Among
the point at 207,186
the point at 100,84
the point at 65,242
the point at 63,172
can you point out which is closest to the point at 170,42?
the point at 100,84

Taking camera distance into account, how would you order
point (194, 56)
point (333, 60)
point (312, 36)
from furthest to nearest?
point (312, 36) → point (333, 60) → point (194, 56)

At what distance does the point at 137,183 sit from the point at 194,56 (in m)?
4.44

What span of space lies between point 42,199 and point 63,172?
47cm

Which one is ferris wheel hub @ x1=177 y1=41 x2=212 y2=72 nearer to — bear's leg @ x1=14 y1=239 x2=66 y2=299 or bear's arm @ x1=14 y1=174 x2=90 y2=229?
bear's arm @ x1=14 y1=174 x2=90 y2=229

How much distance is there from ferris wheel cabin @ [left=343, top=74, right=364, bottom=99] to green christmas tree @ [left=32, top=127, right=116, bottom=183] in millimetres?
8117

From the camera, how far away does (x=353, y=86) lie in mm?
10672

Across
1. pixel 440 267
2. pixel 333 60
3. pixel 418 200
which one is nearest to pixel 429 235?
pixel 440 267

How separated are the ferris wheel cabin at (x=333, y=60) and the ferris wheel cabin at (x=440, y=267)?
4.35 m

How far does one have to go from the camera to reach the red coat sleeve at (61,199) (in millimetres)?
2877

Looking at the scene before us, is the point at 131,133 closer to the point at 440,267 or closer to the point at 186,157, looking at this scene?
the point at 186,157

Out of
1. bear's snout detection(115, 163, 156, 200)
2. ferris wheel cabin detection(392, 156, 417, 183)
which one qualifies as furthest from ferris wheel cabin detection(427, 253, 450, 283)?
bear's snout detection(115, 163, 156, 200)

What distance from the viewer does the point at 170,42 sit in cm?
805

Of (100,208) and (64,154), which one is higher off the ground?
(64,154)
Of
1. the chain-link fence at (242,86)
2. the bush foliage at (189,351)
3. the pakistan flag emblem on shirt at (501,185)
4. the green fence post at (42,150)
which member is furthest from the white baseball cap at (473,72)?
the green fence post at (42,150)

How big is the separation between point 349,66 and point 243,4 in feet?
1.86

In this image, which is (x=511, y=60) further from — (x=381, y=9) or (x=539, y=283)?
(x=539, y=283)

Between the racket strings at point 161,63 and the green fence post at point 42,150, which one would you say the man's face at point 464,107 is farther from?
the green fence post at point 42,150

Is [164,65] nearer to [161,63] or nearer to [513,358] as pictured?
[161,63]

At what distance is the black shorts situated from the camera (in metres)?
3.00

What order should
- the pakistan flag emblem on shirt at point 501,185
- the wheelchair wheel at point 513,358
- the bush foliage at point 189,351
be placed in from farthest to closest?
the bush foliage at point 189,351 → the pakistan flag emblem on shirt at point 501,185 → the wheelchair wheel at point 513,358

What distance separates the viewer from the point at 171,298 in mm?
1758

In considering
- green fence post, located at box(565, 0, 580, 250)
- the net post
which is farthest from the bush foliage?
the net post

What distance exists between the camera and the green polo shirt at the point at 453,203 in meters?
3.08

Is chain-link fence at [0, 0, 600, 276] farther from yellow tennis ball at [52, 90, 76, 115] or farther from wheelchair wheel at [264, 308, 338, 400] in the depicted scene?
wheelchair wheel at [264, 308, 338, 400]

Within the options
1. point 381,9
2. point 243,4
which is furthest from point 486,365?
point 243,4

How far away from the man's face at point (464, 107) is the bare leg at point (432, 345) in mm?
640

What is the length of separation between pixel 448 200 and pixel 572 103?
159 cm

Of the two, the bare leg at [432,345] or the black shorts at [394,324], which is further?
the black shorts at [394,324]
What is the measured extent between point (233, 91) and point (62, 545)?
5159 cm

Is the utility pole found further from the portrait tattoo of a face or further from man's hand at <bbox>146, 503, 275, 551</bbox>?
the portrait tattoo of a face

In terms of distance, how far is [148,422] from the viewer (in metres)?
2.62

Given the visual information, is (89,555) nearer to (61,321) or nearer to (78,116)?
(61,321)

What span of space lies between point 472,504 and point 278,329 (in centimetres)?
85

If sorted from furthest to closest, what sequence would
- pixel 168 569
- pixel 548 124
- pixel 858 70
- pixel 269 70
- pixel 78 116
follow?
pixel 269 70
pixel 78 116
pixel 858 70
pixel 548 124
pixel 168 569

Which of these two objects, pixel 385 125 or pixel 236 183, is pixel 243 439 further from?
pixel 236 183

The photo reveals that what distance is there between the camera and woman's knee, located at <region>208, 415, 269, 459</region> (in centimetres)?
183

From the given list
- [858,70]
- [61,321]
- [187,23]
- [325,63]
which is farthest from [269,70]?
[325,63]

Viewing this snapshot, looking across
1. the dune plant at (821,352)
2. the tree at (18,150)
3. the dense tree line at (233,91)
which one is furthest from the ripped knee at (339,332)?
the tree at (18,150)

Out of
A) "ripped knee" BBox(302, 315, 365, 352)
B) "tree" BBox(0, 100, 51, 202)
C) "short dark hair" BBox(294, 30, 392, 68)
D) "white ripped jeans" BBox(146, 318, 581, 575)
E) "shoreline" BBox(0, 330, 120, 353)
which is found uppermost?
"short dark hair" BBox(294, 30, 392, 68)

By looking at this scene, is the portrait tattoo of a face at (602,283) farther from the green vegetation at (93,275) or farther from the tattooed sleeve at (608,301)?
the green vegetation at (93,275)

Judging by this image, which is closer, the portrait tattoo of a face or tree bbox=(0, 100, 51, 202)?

______

> _PROBLEM STATEMENT_:
Write out every one of the entries above word for word, with no changes.

> _RESULT OF THE EXERCISE_:
Among
the point at 207,186
the point at 100,84
the point at 65,242
the point at 63,172
can you point out which is closest to the point at 170,42?
the point at 100,84

Taking camera distance into account, how would you order
point (194, 56)
point (333, 60)
point (312, 36)
from furthest to nearest?
point (312, 36) → point (333, 60) → point (194, 56)

At what distance does the point at 137,183 sit from the point at 194,56 (in m)?
4.44

What span of space lies between point 42,199 and point 63,172?
47cm

Which one is ferris wheel hub @ x1=177 y1=41 x2=212 y2=72 nearer to — bear's leg @ x1=14 y1=239 x2=66 y2=299 or bear's arm @ x1=14 y1=174 x2=90 y2=229?
bear's arm @ x1=14 y1=174 x2=90 y2=229

How much distance is there from ferris wheel cabin @ [left=343, top=74, right=364, bottom=99] to green christmas tree @ [left=32, top=127, right=116, bottom=183] in millimetres?
8117

From the camera, how far away does (x=353, y=86) lie in mm?
10672

Across
1. pixel 440 267
2. pixel 333 60
3. pixel 418 200
which one is nearest to pixel 429 235?
pixel 440 267

How separated are the ferris wheel cabin at (x=333, y=60) and the ferris wheel cabin at (x=440, y=267)?
4.35 m

How far does one have to go from the camera to reach the red coat sleeve at (61,199) (in millimetres)?
2877

Looking at the scene before us, is the point at 131,133 closer to the point at 440,267 or closer to the point at 186,157, looking at this scene?
the point at 186,157

Out of
1. bear's snout detection(115, 163, 156, 200)
2. ferris wheel cabin detection(392, 156, 417, 183)
which one qualifies as furthest from ferris wheel cabin detection(427, 253, 450, 283)?
bear's snout detection(115, 163, 156, 200)

What distance from the viewer does the point at 170,42 sit in cm?
805

Of (100,208) and (64,154), which one is higher off the ground?
(64,154)
Of
1. the chain-link fence at (242,86)
2. the bush foliage at (189,351)
3. the pakistan flag emblem on shirt at (501,185)
4. the green fence post at (42,150)
which member is furthest from the white baseball cap at (473,72)?
the green fence post at (42,150)

How big is the separation between point 349,66 and point 243,4 in feet?
1.86

In this image, which is (x=511, y=60) further from — (x=381, y=9) or (x=539, y=283)?
(x=539, y=283)

Between the racket strings at point 161,63 and the green fence post at point 42,150, which one would you say the man's face at point 464,107 is farther from?
the green fence post at point 42,150

Is [164,65] nearer to [161,63] or nearer to [513,358] as pictured?
[161,63]

At what distance is the black shorts situated from the camera (in metres)?
3.00

What order should
- the pakistan flag emblem on shirt at point 501,185
- the wheelchair wheel at point 513,358
- the bush foliage at point 189,351
be placed in from farthest to closest?
the bush foliage at point 189,351 → the pakistan flag emblem on shirt at point 501,185 → the wheelchair wheel at point 513,358

What distance separates the viewer from the point at 171,298 in mm?
1758

In considering
- green fence post, located at box(565, 0, 580, 250)
- the net post
which is farthest from the bush foliage?
the net post

What distance exists between the camera and the green polo shirt at the point at 453,203 in meters?
3.08

Is chain-link fence at [0, 0, 600, 276] farther from yellow tennis ball at [52, 90, 76, 115] or farther from wheelchair wheel at [264, 308, 338, 400] in the depicted scene?
wheelchair wheel at [264, 308, 338, 400]

Within the options
1. point 381,9
2. point 243,4
which is furthest from point 486,365?
point 243,4

How far away from the man's face at point (464, 107) is the bare leg at point (432, 345) in mm?
640

What is the length of separation between pixel 448 200 and pixel 572 103?
159 cm

Of the two, the bare leg at [432,345] or the black shorts at [394,324], which is further?
the black shorts at [394,324]
What is the measured extent between point (233, 91) and point (62, 545)?
5159 cm

Is the utility pole found further from the portrait tattoo of a face or further from man's hand at <bbox>146, 503, 275, 551</bbox>?
the portrait tattoo of a face

In terms of distance, how far is [148,422] from the viewer (in metres)?
2.62

Given the visual information, is (89,555) nearer to (61,321) or nearer to (78,116)?
(61,321)

What span of space lies between point 472,504 and point 278,329 (in centimetres)?
85

If sorted from furthest to closest, what sequence would
- pixel 168 569
- pixel 548 124
- pixel 858 70
- pixel 269 70
- pixel 78 116
follow?
pixel 269 70
pixel 78 116
pixel 858 70
pixel 548 124
pixel 168 569

Which of these two objects, pixel 385 125 or pixel 236 183, is pixel 243 439 further from?
pixel 236 183

The photo reveals that what distance is there between the camera and woman's knee, located at <region>208, 415, 269, 459</region> (in centimetres)?
183

From the given list
- [858,70]
- [61,321]
- [187,23]
- [325,63]
which is farthest from [269,70]?
[325,63]

Viewing this snapshot, looking across
1. the dune plant at (821,352)
2. the tree at (18,150)
3. the dense tree line at (233,91)
which one is furthest from the ripped knee at (339,332)?
the tree at (18,150)

Out of
A) "ripped knee" BBox(302, 315, 365, 352)
B) "tree" BBox(0, 100, 51, 202)
C) "short dark hair" BBox(294, 30, 392, 68)
D) "white ripped jeans" BBox(146, 318, 581, 575)
E) "shoreline" BBox(0, 330, 120, 353)
which is found uppermost?
"short dark hair" BBox(294, 30, 392, 68)

By looking at this scene, is the portrait tattoo of a face at (602,283) farther from the green vegetation at (93,275) or farther from the tattooed sleeve at (608,301)?
the green vegetation at (93,275)

Judging by this image, which is closer, the portrait tattoo of a face or tree bbox=(0, 100, 51, 202)?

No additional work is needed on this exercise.